■ **TEXT FOR ANALYSIS**:
☆ ☆ ☆ ☆ ☆ ☆ ☆
Thank you for posting this, Jeff. I’ve been trying to understand MVC for some time now.
Beware the kid with the new hammer, everything’s a nail.
Those that are currently rabid about patterns be forewarned: The book that spawned the term (Gang of Four) was groundbreaking at the time, but more of an exploration of a metaphor than the rulebook some organizations have made it.
The hypothesis: Is it possible to create programming “jigs” that would allow programming “craftsmen” to solve problems rapidly. Are there some fundamental building blocks upon which greater applications are built?
The metaphor applies about as often as you’d expect: 50% of the time.
Keep in mind that human minds are hard-wired to find patterns among chaotic structures, and programmers are better at it than most. I got into patterns long after I started programming and found (to my surprise) that I had been using the concepts without knowing for many years.
Would a better model in this example be XML? How can HTML (a markup language) be a good example of a model (data)? I thought the model in MVC was supposed to be view independent.
“For example, you shouldn’t use IMG tags but instead replaceable DIVs.”
I don’t know if I should laugh or cry.
Again with the giving credit to only Smalltalk people! We owe everything to lisp doggone it!!!
Okay, deep breath, I feel better.
Seriously, thanks for this article and breakdown. I would argue, as one other poster did, that the browser contains both view and controller. The CSS handling and page rendering is, I believe, view logic not controller. The linking etc is definitely the “routing” portion of the controller.
☆ ☆ ☆ ☆ ☆ ☆ ☆
■ **TASK ITEM A**:
List every sentence in the MVC comment thread that ends with a question mark.
■ **TASK ITEM B**:
Return the passage of the MVC comment thread that begins at the words "Keep in mind" and stops after "laugh or cry.".
■ **TASK ITEM C**:
Resume the MVC comment thread from the point where it stops.

■ **SUPPLIED DATA**:
☆ ☆ ☆ ☆ ☆ ☆ ☆
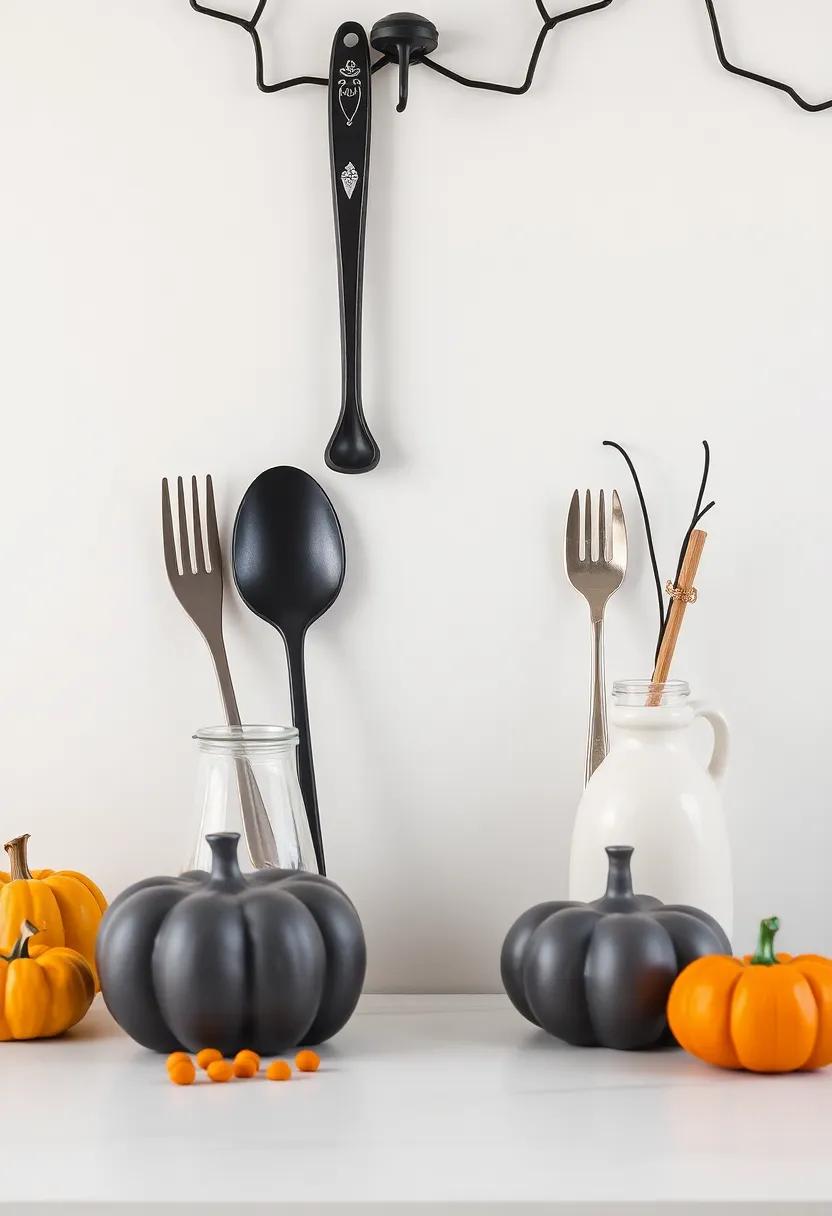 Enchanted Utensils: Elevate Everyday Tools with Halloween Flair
☆ ☆ ☆ ☆ ☆ ☆ ☆
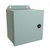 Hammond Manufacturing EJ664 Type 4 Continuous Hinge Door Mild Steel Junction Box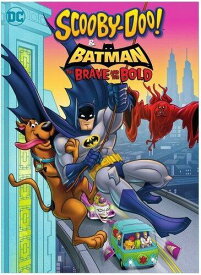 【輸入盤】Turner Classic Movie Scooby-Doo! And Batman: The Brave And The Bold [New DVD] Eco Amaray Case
☆ ☆ ☆ ☆ ☆ ☆ ☆
■ **EXPECTED OUTPUT A**:
- Are there some fundamental building blocks upon which greater applications are built?
- Would a better model in this example be XML?
- How can HTML (a markup language) be a good example of a model (data)?

■ **EXPECTED OUTPUT B**:
Keep in mind that human minds are hard-wired to find patterns among chaotic structures, and programmers are better at it than most. I got into patterns long after I started programming and found (to my surprise) that I had been using the concepts without knowing for many years.
Would a better model in this example be XML? How can HTML (a markup language) be a good example of a model (data)? I thought the model in MVC was supposed to be view independent.
“For example, you shouldn’t use IMG tags but instead replaceable DIVs.”
I don’t know if I should laugh or cry.

■ **EXPECTED OUTPUT C**:
@Noah Slater: as dbr clarifies above, using DIV (or other suitable tags) instead of IMG does actually make sense when the design element in question isn’t (semantically-speaking) an image.
This is why I am a fan of this blog. I’ve had this very same discussion in my head a while back.
What I don’t like about the original definition of MVC is the link between the View and the Model (how a View “attaches” to a Model). I tend to, as Jeff did in the rest of the post, detach these two completely. Only then, I think, can your app be truly “skinnable.”
The View should be “dumb”: some meaningless (domain-meaningless) interface through which it receives data and barfs it on the screen and into which it can take user input and barf it to the Controller.
The Model is the domain model plus data access. Straightforward.
The Controller is…everything else. Receives the domain-meaningless barfed output of the View, fiddles with objects in the Model, determines the next View to be displayed and displays it, passing more data to the View via the domain-meaningless interface.
That way, whether your View is Windows Forms, ASP, whatever, all it needs to understand is how to render the domain-meaningless interface.
@D: “Correct” HTML is view independent.
It should “Model” the document text and structure of the document (e.g. this is a top-level heading, this is a sub-heading, this is a paragraph, emphasise this text, etc) but should not dictate how the document is actually presented (e.g. big bold Times heading, 10pt gap after each paragraph) as that is the job of the CSS “View”.
That is why elements like FONT, I, and B are deprecated in modern HTML and is why people get worked up about “tables for layout”.
As both of these break the model pattern.
Stop sweating it!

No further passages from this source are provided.